### [WHAT TO DO]
The reply should hold only the lines below beginning at the one with "United States, site archbold_FL-15." and ending at the one with "[camera trap, expert-labeled]", copied exactly, with every picture left out.

### [Collected data]
##########

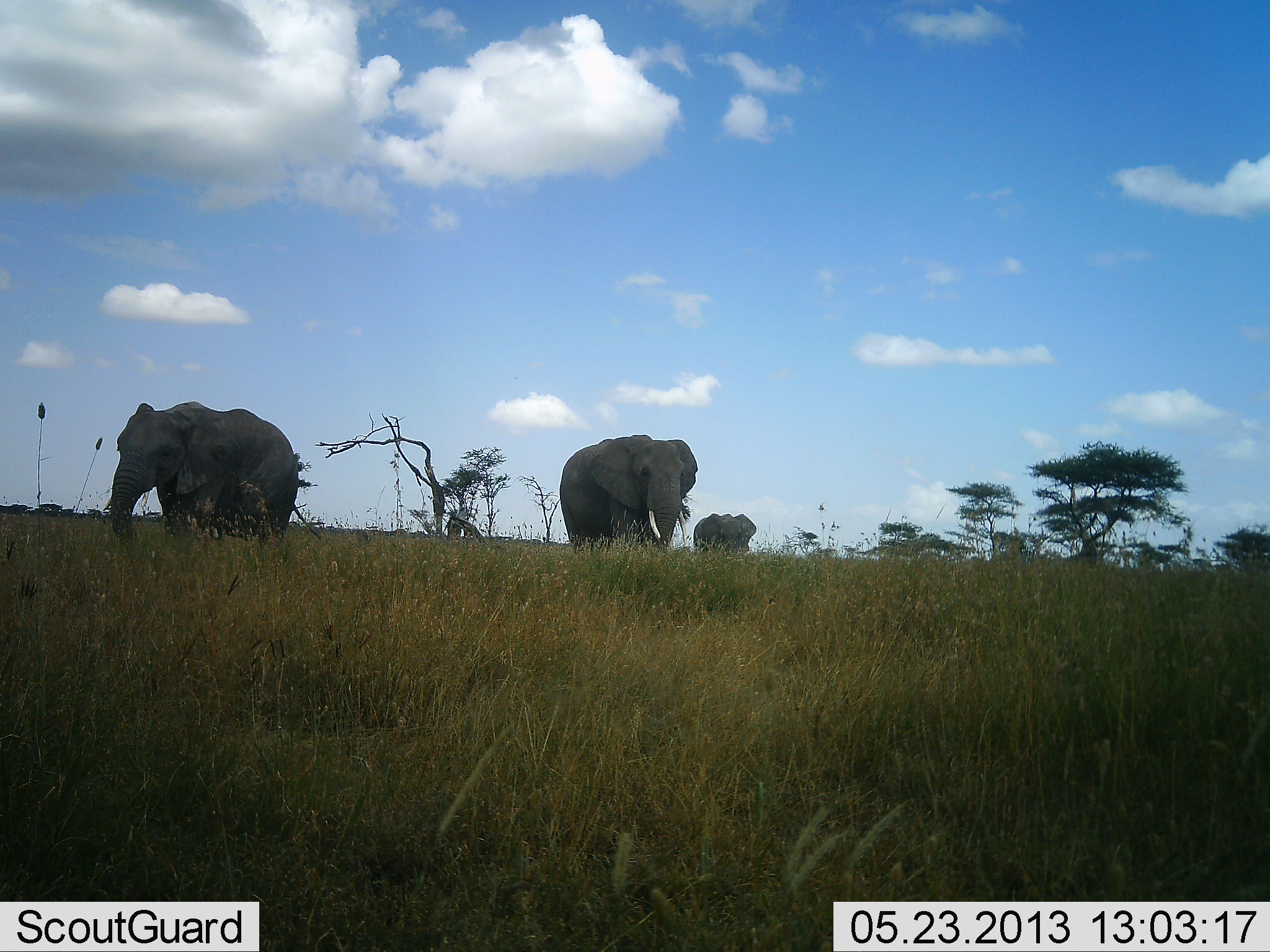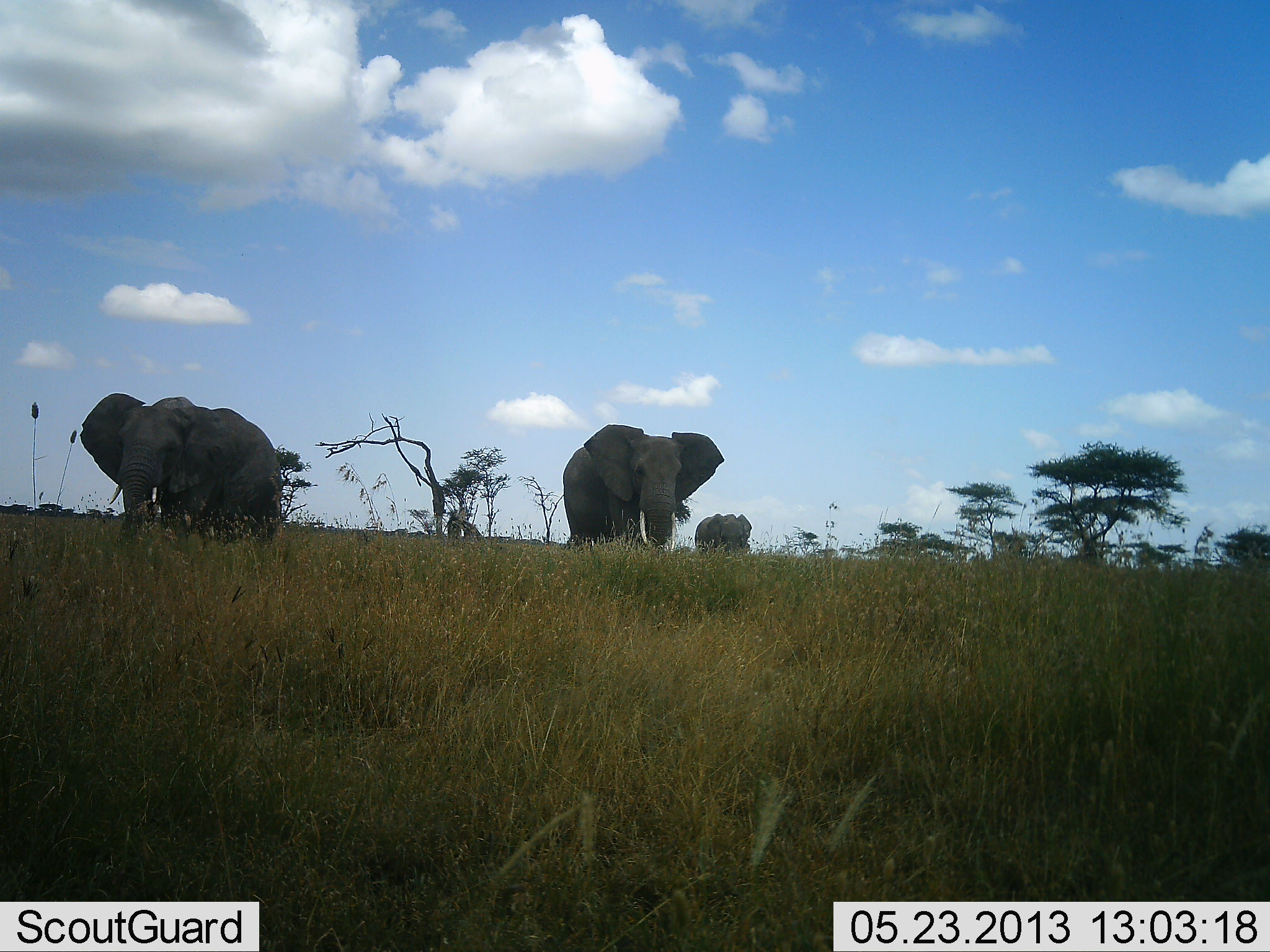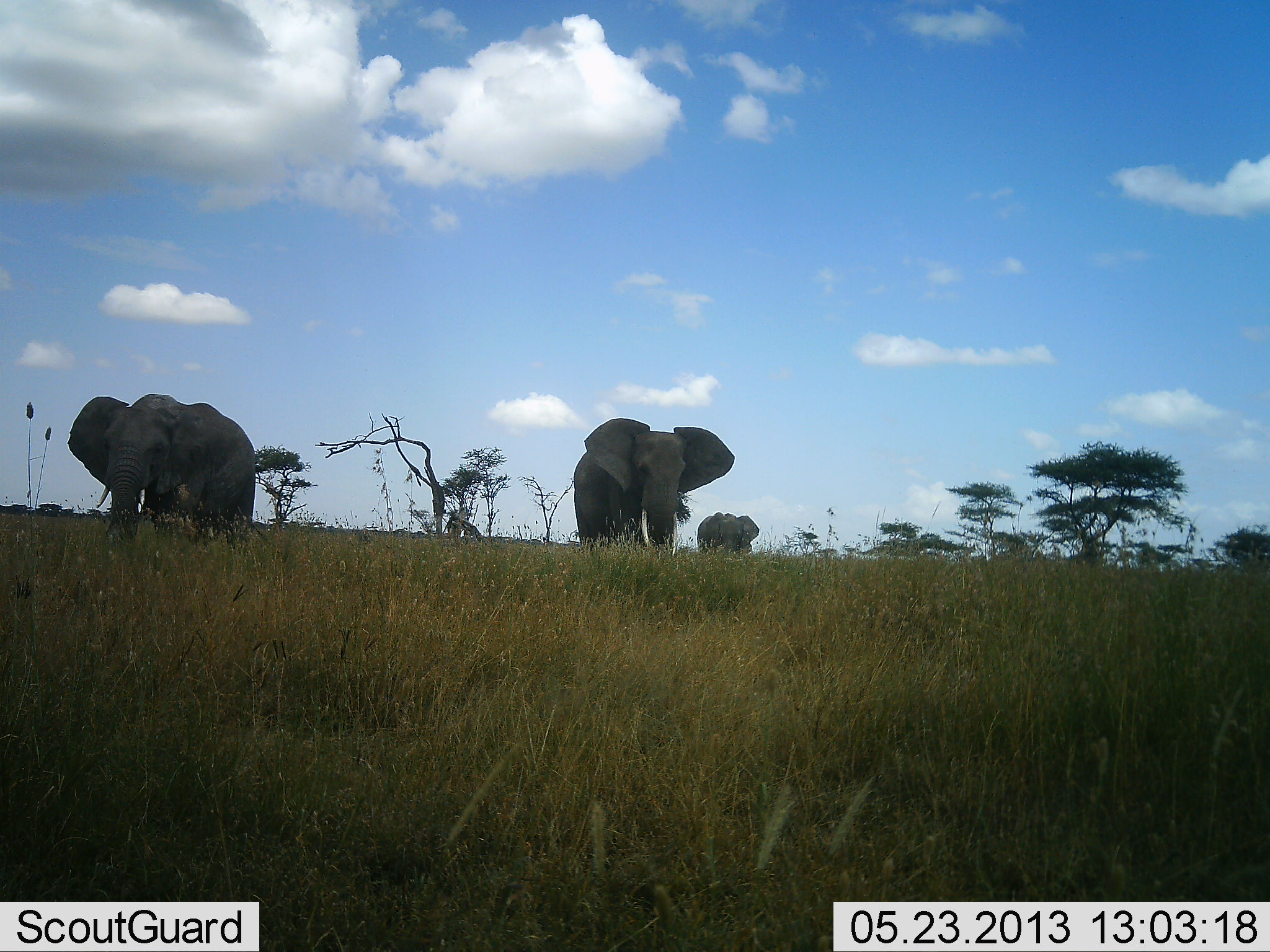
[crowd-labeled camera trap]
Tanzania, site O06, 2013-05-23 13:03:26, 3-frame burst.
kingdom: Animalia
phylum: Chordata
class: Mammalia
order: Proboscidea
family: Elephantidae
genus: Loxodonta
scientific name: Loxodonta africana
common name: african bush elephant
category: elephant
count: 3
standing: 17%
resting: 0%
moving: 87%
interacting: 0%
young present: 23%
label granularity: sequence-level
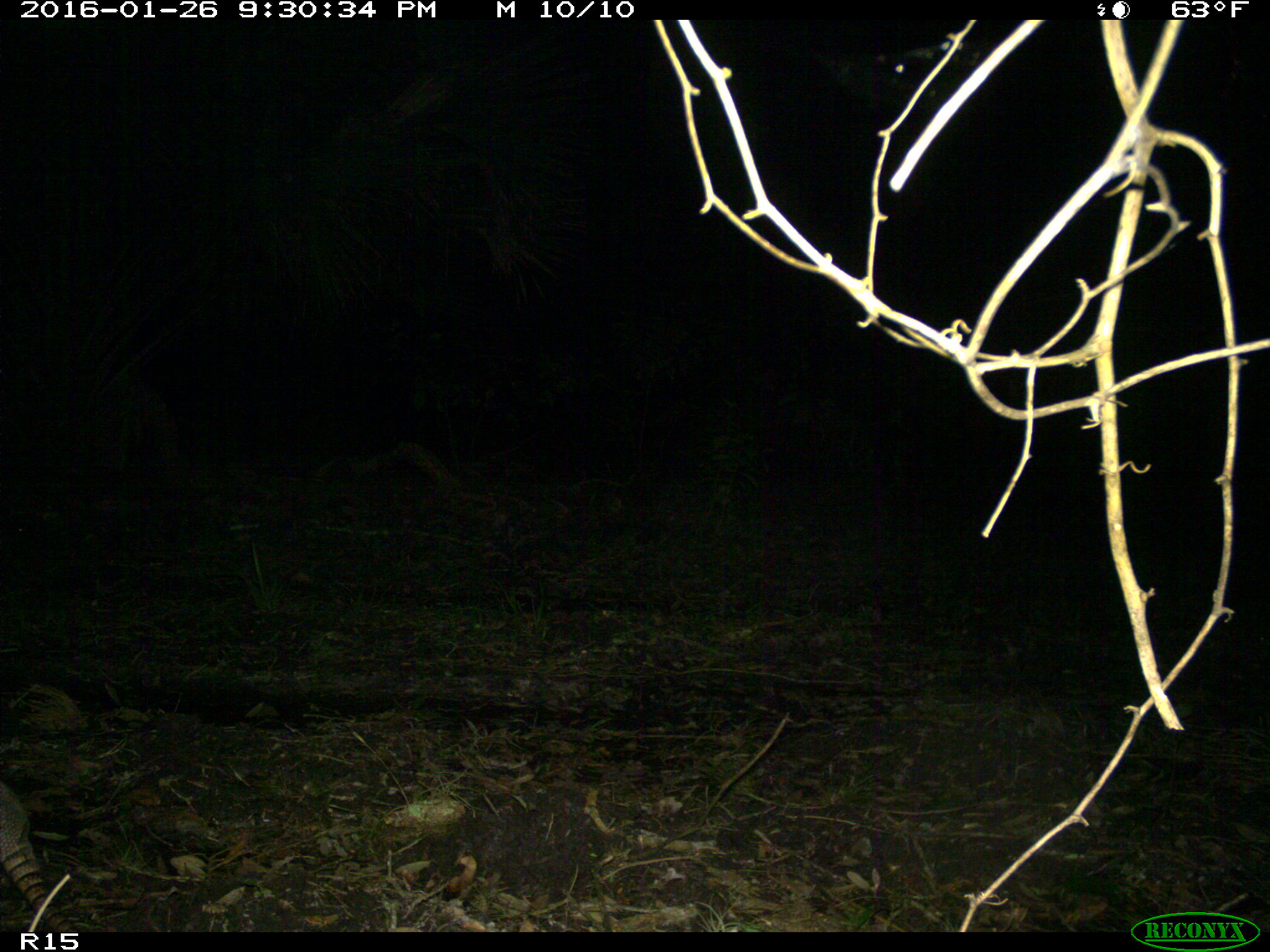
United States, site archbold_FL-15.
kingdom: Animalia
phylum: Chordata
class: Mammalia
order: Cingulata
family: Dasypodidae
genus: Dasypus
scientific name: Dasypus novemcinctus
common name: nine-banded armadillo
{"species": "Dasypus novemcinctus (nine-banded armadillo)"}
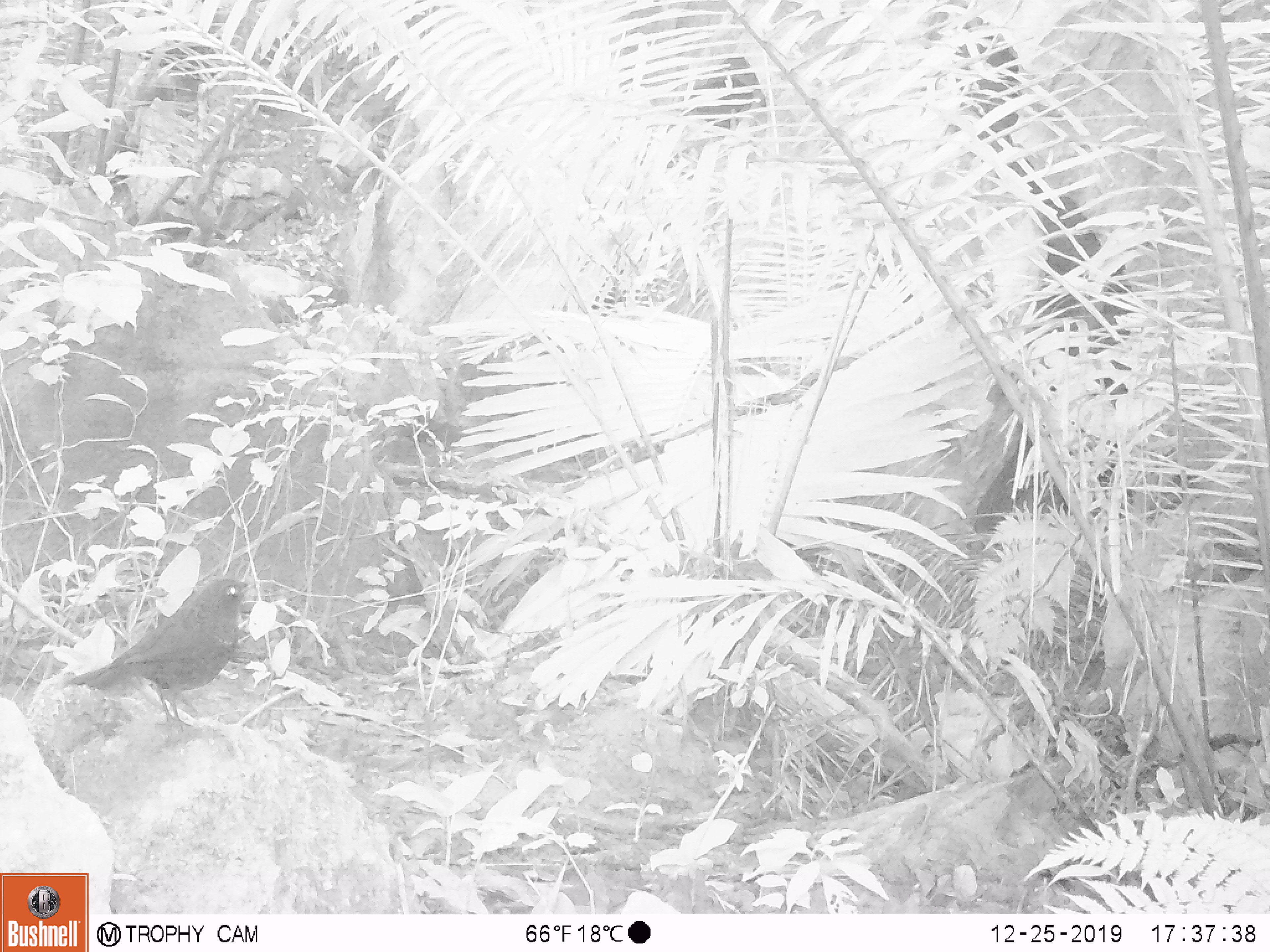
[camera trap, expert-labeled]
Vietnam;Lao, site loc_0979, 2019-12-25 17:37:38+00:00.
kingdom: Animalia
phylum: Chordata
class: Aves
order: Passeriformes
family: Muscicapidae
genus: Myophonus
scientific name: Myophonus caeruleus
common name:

##########

### [PROBLEM SOLUTION]
United States, site archbold_FL-15.
kingdom: Animalia
phylum: Chordata
class: Mammalia
order: Cingulata
family: Dasypodidae
genus: Dasypus
scientific name: Dasypus novemcinctus
common name: nine-banded armadillo
{"species": "Dasypus novemcinctus (nine-banded armadillo)"}
[camera trap, expert-labeled]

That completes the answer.